### Aim of the task
From the line with "Is the tall" to the final line of the records, reproduce every line exactly and only those lines.

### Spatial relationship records
···

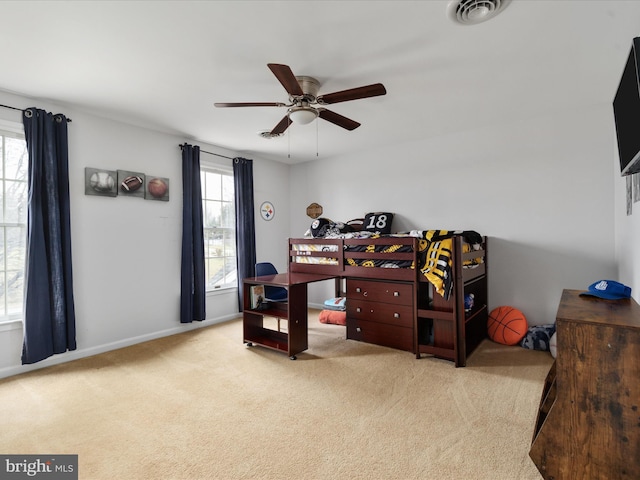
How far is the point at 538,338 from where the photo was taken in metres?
3.36

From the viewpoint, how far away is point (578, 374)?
142 cm

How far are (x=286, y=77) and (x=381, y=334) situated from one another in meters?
2.69

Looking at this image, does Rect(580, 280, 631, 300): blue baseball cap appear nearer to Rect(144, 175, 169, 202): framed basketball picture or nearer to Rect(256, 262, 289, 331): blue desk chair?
Rect(256, 262, 289, 331): blue desk chair

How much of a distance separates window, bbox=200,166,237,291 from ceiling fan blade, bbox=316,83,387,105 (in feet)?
9.21

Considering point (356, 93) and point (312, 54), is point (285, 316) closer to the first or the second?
point (356, 93)

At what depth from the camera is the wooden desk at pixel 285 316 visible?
324 cm

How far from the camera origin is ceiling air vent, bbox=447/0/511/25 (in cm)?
176

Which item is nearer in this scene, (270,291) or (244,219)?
(270,291)

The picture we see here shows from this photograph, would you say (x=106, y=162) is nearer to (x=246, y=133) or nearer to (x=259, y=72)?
(x=246, y=133)

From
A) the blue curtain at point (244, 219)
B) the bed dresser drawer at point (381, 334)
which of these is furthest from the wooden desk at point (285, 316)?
the blue curtain at point (244, 219)

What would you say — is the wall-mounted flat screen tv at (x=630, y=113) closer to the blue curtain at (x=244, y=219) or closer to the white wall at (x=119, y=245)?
the white wall at (x=119, y=245)

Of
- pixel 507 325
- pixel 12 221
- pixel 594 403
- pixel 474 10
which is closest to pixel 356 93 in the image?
pixel 474 10

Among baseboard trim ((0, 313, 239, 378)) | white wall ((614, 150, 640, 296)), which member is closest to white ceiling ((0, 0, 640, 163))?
white wall ((614, 150, 640, 296))

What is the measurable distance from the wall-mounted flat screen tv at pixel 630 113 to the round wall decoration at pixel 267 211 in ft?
14.4
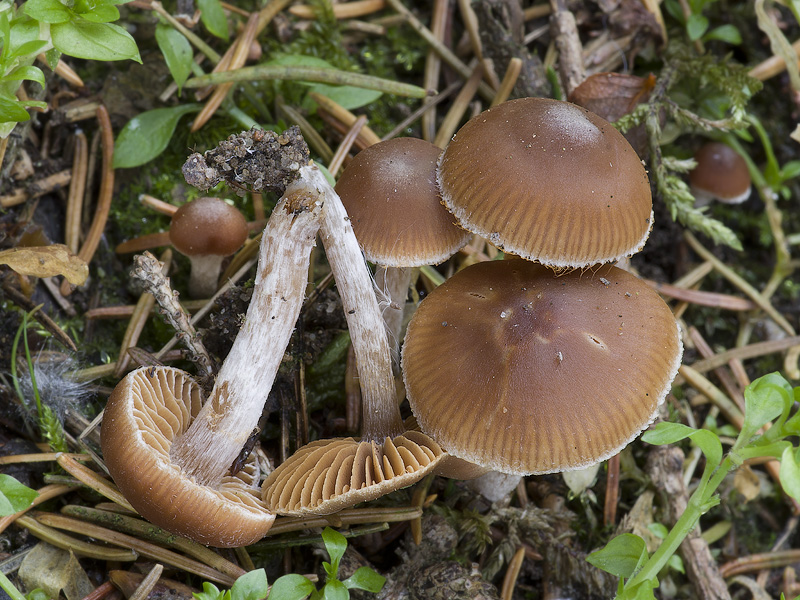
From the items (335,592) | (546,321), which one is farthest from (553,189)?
(335,592)

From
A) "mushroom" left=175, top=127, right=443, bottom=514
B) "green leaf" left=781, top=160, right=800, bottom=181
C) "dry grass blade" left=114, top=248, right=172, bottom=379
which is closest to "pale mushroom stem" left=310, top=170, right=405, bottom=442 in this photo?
"mushroom" left=175, top=127, right=443, bottom=514

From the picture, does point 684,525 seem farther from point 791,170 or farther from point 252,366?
point 791,170

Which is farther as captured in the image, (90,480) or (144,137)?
(144,137)

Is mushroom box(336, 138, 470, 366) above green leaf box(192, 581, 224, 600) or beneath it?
above

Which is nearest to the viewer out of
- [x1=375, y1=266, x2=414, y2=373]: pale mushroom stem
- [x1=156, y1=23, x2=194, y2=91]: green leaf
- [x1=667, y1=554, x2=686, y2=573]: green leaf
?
[x1=667, y1=554, x2=686, y2=573]: green leaf

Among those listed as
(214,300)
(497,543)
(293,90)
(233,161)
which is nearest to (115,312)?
(214,300)

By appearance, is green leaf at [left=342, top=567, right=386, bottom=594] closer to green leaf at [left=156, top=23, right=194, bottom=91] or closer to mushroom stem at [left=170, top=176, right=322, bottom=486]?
mushroom stem at [left=170, top=176, right=322, bottom=486]
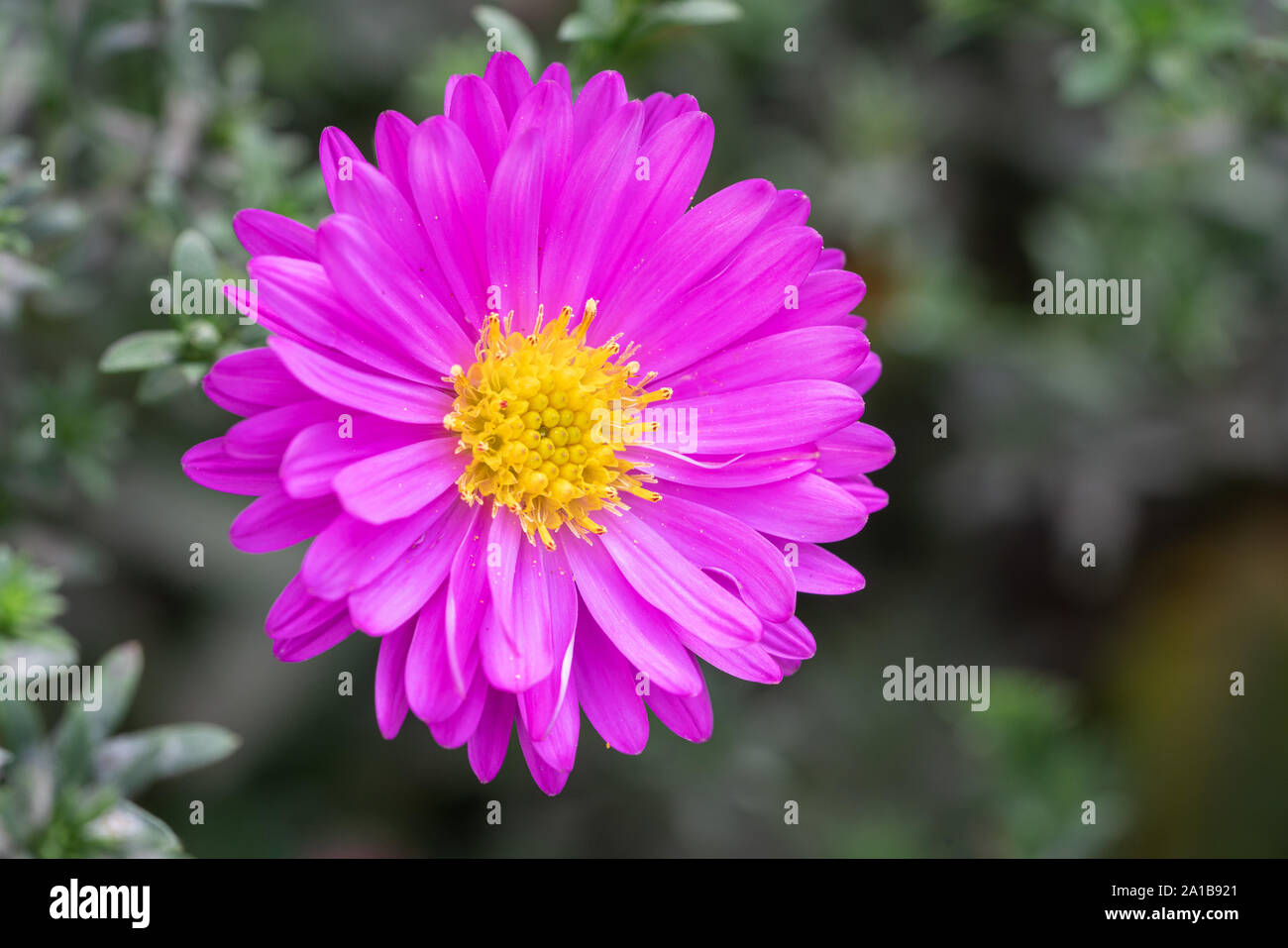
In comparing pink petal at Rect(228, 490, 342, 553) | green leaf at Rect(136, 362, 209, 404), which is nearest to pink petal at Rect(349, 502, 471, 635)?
pink petal at Rect(228, 490, 342, 553)

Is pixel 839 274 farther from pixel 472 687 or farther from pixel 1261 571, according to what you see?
pixel 1261 571

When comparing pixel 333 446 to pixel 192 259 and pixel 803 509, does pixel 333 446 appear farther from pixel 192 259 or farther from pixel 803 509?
pixel 803 509

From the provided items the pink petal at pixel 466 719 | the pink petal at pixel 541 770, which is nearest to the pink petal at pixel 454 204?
the pink petal at pixel 466 719

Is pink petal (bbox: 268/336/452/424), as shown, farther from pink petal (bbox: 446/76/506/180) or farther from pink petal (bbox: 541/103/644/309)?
pink petal (bbox: 446/76/506/180)

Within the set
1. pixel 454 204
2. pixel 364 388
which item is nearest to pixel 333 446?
pixel 364 388

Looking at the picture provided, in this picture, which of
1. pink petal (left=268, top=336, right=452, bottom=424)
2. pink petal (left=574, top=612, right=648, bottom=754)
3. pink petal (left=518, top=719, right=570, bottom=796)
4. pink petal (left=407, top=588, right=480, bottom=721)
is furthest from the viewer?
pink petal (left=574, top=612, right=648, bottom=754)
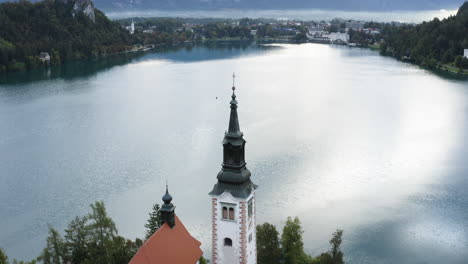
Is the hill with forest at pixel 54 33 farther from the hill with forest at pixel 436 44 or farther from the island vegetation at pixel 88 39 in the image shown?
the hill with forest at pixel 436 44

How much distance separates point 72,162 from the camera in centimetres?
2738

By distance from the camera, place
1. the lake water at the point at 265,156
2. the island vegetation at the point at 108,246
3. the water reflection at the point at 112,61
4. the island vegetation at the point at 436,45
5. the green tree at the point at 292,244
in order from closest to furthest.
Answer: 1. the island vegetation at the point at 108,246
2. the green tree at the point at 292,244
3. the lake water at the point at 265,156
4. the water reflection at the point at 112,61
5. the island vegetation at the point at 436,45

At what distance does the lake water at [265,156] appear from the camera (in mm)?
19891

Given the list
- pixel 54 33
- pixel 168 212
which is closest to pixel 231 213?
pixel 168 212

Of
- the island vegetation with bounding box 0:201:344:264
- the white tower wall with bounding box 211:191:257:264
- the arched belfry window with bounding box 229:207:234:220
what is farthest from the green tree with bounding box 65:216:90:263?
the arched belfry window with bounding box 229:207:234:220

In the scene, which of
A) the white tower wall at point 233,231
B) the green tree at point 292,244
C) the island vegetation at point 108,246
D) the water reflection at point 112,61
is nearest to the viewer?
the white tower wall at point 233,231

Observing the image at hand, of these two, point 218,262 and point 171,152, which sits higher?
point 218,262

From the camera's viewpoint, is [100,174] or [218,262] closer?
[218,262]

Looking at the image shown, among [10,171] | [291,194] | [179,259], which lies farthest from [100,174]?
[179,259]

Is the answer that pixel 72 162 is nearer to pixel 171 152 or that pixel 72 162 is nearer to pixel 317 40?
pixel 171 152

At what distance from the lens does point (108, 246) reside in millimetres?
14539

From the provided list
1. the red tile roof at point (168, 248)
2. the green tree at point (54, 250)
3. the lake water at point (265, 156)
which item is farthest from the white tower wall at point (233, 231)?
the lake water at point (265, 156)

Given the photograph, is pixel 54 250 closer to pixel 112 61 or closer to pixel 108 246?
pixel 108 246

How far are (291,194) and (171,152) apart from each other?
8633 mm
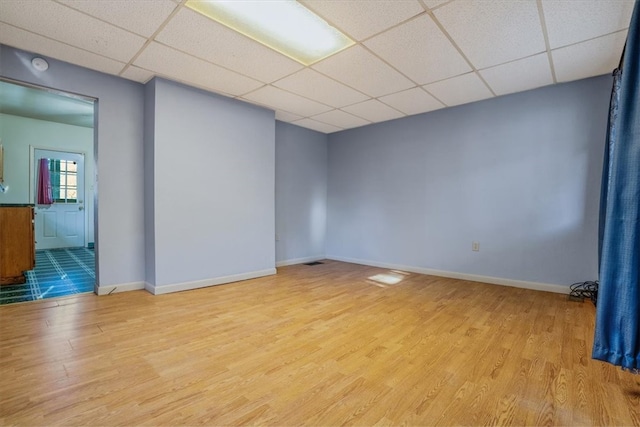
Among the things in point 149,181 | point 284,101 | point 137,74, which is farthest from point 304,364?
point 137,74

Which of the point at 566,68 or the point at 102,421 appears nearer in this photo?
the point at 102,421

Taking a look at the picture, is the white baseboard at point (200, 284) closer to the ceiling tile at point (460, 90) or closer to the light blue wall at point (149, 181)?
the light blue wall at point (149, 181)

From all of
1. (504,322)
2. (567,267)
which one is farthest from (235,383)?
(567,267)

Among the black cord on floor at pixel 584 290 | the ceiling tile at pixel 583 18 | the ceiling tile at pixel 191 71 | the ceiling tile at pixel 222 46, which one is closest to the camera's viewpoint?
the ceiling tile at pixel 583 18

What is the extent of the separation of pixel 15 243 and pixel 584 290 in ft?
22.0

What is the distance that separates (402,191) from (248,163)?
250cm

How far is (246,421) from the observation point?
4.25 feet

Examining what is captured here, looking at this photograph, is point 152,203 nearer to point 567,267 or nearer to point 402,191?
point 402,191

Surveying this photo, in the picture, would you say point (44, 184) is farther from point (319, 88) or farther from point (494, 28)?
point (494, 28)

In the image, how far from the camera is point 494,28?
2.22 meters

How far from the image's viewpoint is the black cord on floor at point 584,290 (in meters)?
3.06

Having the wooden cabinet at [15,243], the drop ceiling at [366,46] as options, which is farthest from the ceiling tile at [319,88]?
the wooden cabinet at [15,243]

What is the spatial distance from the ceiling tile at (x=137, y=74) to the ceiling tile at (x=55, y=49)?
0.23 feet

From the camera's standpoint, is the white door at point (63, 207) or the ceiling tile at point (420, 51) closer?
the ceiling tile at point (420, 51)
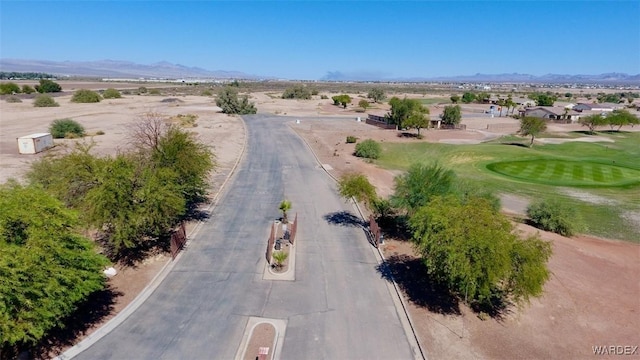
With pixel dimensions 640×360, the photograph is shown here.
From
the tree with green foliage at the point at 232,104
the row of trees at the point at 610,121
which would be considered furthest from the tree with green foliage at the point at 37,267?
the row of trees at the point at 610,121

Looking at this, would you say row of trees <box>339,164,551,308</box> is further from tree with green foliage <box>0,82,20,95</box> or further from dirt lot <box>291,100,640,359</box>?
tree with green foliage <box>0,82,20,95</box>

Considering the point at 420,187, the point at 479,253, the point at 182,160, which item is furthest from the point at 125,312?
the point at 420,187

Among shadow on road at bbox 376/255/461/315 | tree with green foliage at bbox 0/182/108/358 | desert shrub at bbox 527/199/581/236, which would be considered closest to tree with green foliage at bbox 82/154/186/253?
tree with green foliage at bbox 0/182/108/358

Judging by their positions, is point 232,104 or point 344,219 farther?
point 232,104

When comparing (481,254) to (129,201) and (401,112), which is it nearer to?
(129,201)

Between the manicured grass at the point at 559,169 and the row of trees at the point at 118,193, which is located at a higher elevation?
the row of trees at the point at 118,193

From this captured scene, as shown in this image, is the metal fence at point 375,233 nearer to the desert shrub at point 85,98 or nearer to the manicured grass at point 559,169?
the manicured grass at point 559,169
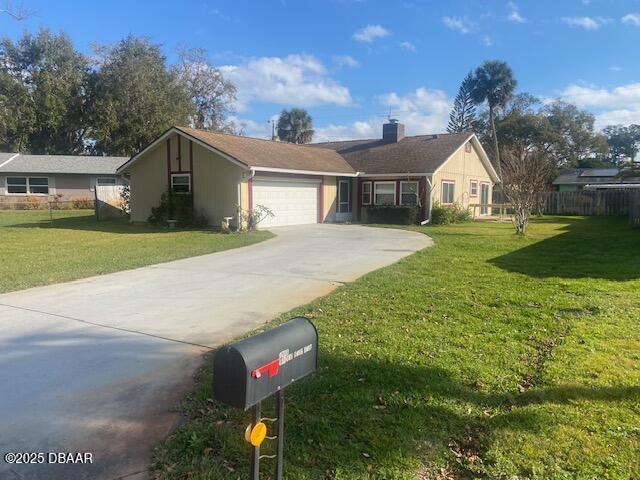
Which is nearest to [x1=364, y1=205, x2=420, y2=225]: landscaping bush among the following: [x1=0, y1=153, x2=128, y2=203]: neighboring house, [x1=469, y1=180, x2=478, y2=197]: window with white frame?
[x1=469, y1=180, x2=478, y2=197]: window with white frame

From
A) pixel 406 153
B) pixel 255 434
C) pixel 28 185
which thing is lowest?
pixel 255 434

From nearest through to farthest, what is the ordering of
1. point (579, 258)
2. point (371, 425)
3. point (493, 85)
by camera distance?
point (371, 425) < point (579, 258) < point (493, 85)

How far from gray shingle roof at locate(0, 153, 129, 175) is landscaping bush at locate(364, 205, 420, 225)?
20.6 m

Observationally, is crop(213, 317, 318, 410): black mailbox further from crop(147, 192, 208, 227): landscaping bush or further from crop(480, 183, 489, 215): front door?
crop(480, 183, 489, 215): front door

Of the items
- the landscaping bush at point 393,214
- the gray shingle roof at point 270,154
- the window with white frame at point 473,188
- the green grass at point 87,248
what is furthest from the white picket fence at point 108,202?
the window with white frame at point 473,188

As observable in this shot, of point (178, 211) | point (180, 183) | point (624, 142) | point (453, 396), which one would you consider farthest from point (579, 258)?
point (624, 142)

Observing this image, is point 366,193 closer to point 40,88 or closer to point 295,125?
point 295,125

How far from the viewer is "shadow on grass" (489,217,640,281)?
9102 millimetres

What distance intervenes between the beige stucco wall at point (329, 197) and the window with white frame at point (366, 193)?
1.79 meters

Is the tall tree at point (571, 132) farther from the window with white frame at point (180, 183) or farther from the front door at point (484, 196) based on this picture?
the window with white frame at point (180, 183)

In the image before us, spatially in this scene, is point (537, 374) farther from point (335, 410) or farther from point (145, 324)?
point (145, 324)

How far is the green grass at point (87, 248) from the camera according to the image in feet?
30.6

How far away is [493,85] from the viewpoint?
48.1m

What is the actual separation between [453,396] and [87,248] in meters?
12.0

···

### Answer to this exercise
Is the tall tree at point (571, 132) farther from the window with white frame at point (180, 183) or farther from the front door at point (484, 196) based on this picture?
the window with white frame at point (180, 183)

In the image before us, spatially in this scene, is point (537, 374) farther from point (335, 410) or farther from point (145, 324)?
point (145, 324)

How far is the green grass at point (87, 248) from the camera according to the image in feet?
30.6

How far away is [493,85] from the viewpoint?
48.1m

What is the actual separation between [453,396] and [87,248] in meters?
12.0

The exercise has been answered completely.